• **Required work**:
Pictures must be kept out of the copy. Every entry is to be duplicated exactly.

-------- Data provided

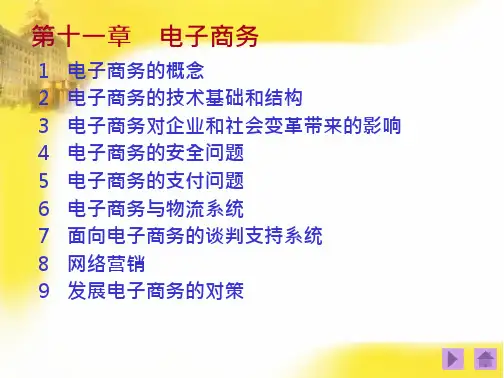 第十一章　电子商务

1　电子商务的概念
2　电子商务的技术基础和结构
3　电子商务对企业和社会变革带来的影响
4　电子商务的安全问题
5　电子商务的支付问题
6　电子商务与物流系统
7　面向电子商务的谈判支持系统
8　网络营销
9　发展电子商务的对策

----------------

• **Output for this task**:
 第十一章　电子商务

1　电子商务的概念
2　电子商务的技术基础和结构
3　电子商务对企业和社会变革带来的影响
4　电子商务的安全问题
5　电子商务的支付问题
6　电子商务与物流系统
7　面向电子商务的谈判支持系统
8　网络营销
9　发展电子商务的对策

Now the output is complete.